Kenya: Decriminalising same sex conduct in Africa – Part I

A deep dive into Kenya ruling from Kari Mugo

Much is made of the framing of constitutions, their intents, and ambitions. Equally as important is how they are brought to life. It is for this reason that courts throughout Africa are becoming a place of intrigue, as countries test their new democracies. In Kenya and Botswana, two similar cases that sought to decriminalise same sex conduct recently appeared before their respective courts with very powerful, yet vastly different outcomes. We begin this two-part essay in Kenya. 

Kenya promulgated its new constitution in 2010, culminating a two-decade-plus journey of review that sought to “focus on minority protection” and prevent “the misuse of power”, as Waruguru Kaguongo notes. A key feature of the constitution would be its empowerment of the judiciary. This muscle was flexed in 2017 when the country’s courts became the first in Africa to annul a presidential election over irregularities. For many across the continent, the ruling from the Supreme Court showed a judicial independence unheard of. 

Relying on a narrow idea of “national values” that the court said needed protection, it argued that the issue of homosexuality had been considered during the drafting of the 2010 constitution and the will of the Kenyan people expressed in Article 45 (2).

In tandem, Public Interest Litigation (PIL) has become a central part of Kenya’s civic space where institutions like the Katiba (meaning ‘constitution’ in Kiswahili) Institute are leading the way. Lesbian, Gay, Bisexual, Transgender and Intersex (LGBTI) activists are also using PIL to make gains in recognition and protection of basic rights; from the rights for transgender individuals to change their names on official documents to the right to register organisations working on LGBTI issues. 

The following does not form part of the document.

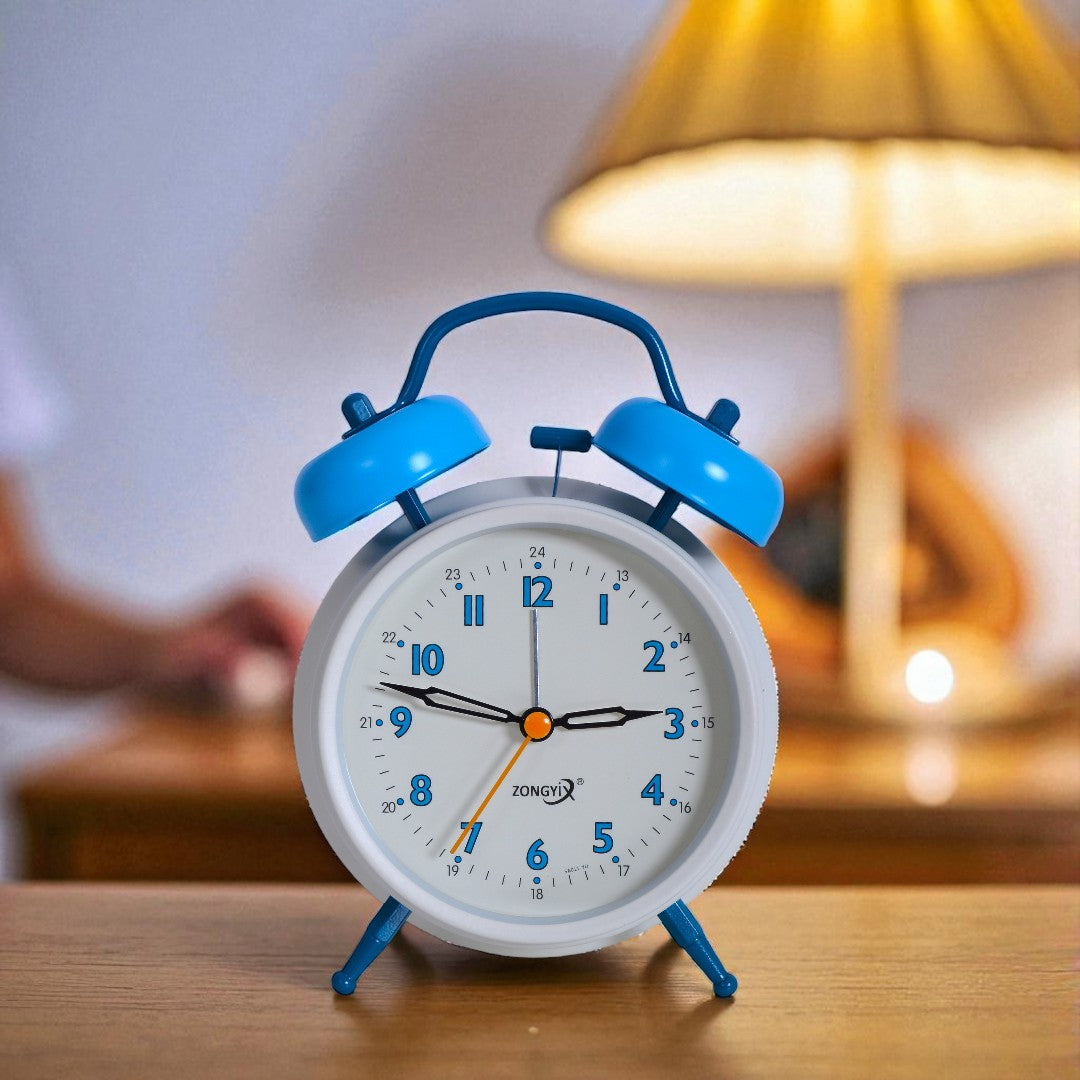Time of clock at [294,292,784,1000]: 2:47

Building on a successful history of PIL, activists had hoped to repeal Sections 162 and 165 of the country’s Penal Code that criminalises same sex relations along with a host of other sexual activity that falls under the broad banners of “carnal knowledge against the order of nature” and “gross indecency.” The Katiba Institute appeared as Amicus Curiae (a friend of the Court) in the matter as had the Kenya National Commission on Human Rights, “an independent constitutional commission… [mandated] to promote and protect the observance of human rights in Kenya.”